Russia might still be a strongly patriarchal society, but a new wave of feminist activists are fighting the status quo like never before.
Activism takes many forms: from demonstrations and organising music festivals, to raising awareness through art and photography. The internet and social media has proven to be a great tool in mobilising the wider public. The cases of the Khachaturian sisters — teenagers who killed their father in self-defence after years of abuse — and artist Yulia Tsvetkova, who is facing court for body positive drawings, have both proven the internet’s galvanising reach.
The fight for gender equality and women’s safety will take decades, but Russian feminist activists are not ready to stop anytime soon. The Calvert Journal compiled the best stories from our project, Russia Z, about the emerging movement.
Photographer and body-positive activist Miliyollie met with feminists from across Russia, each engaged in their own activist work: from vlogging and organising charity parties, to lobbying for legislation in parliament and leading crisis centres. She talked to them about their work, their goals and hopes, and about this particular moment in the history of the Russian feminist movement.
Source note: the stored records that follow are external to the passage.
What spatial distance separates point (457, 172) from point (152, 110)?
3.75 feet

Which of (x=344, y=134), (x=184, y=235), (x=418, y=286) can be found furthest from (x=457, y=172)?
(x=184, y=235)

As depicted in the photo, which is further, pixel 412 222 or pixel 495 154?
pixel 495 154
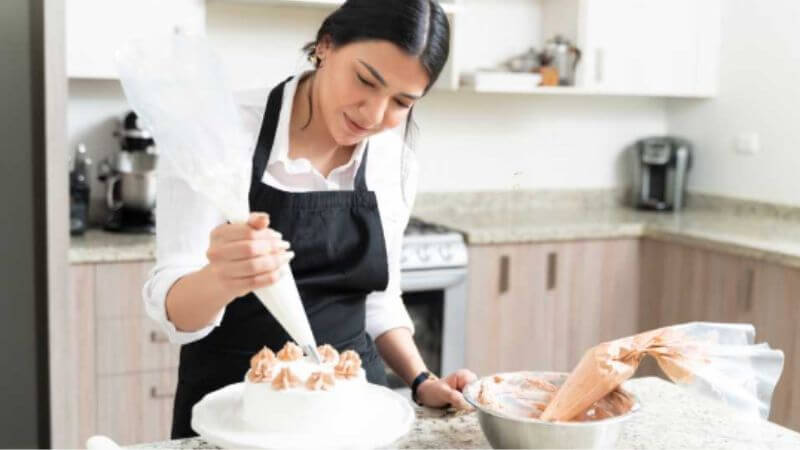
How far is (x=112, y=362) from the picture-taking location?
2.81m

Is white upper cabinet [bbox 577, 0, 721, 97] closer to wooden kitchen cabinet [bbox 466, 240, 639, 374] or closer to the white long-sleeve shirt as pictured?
wooden kitchen cabinet [bbox 466, 240, 639, 374]

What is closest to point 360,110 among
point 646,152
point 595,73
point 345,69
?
point 345,69

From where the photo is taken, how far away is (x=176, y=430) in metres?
1.54

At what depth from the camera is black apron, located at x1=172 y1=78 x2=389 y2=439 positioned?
58.6 inches

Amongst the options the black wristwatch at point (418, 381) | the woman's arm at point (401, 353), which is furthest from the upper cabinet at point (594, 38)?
the black wristwatch at point (418, 381)

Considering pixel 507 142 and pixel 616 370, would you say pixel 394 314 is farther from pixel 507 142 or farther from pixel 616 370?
pixel 507 142

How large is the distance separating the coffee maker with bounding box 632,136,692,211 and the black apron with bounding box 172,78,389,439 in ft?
8.43

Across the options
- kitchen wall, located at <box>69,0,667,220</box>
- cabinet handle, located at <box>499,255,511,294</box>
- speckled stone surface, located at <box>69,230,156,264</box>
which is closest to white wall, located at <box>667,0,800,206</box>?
kitchen wall, located at <box>69,0,667,220</box>

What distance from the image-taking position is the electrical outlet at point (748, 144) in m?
3.75

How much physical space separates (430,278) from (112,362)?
3.36 ft

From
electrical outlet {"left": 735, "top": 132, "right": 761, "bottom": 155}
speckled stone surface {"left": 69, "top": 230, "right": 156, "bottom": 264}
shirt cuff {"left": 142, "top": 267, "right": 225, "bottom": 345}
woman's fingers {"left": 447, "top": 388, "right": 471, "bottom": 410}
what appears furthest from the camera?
electrical outlet {"left": 735, "top": 132, "right": 761, "bottom": 155}

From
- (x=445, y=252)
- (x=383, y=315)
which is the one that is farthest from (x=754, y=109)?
(x=383, y=315)

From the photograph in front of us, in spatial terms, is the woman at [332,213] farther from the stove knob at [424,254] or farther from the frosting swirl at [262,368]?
the stove knob at [424,254]

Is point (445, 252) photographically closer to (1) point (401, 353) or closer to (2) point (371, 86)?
(1) point (401, 353)
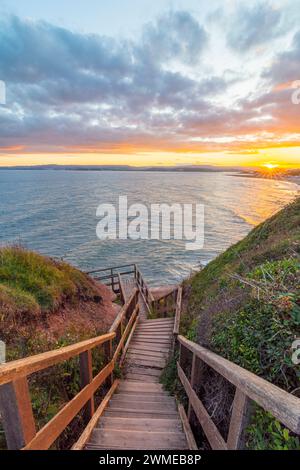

The fashion industry would have you believe that real Russian beauty means blonde hair, blue eyes, and perfect features. Within Russian culture itself, beauty is often linked to gender and traditional social norms, but beauty is not just about looks; it’s about shaping the way that people behave in patriarchal society. For a new generation, redefining beauty is important, not only on an aesthetic but ideological level, too. They want to show that beauty can be queer, fat, gender-fluid, non-white, subversive, outrageous, and individual. For The Calvert Journal’s Russia Z project, photographer and body positivity activist Miliyollie created a series of portraits that challenge our perception of Russian beauty.
In this edition of The Calvert Journal podcast, writer and curator Anastasiia Fedorova talks to activist and DJ Lölja Nordic, researcher and activist Sasha Alekseeva, and artist Maria Gorodetskaya about the new wave of Russian feminism and its place in global debates on gender equality.
Feminist activism is not always limited to direct conversations about social issues: it is also about gradual work to change people’s perception of the world. In her practice, artist Sofya Skidan questions the way we relate to notions such as wilderness, gender, sex, ego, and time. Through performance, video and photography, her own body often becomes a tool to explore these complex questions.
For most people, Russian literature is the realm of heavy-bound tomes by Dostoevsky or Tolstoy. The country’s traditional literary canon is hierarchical and conservative; largely male and devoid of openly queer voices. Change, however, is already coming — driven by a new wave of young literary activists and independent startups challenging the status quo. Many are led by young women, an offshoot from Russia’s growing feminist movement. They search for the forgotten Russian writers of the past, look for young new voices, and translate the queer foreign titles that would otherwise never make it into Russian.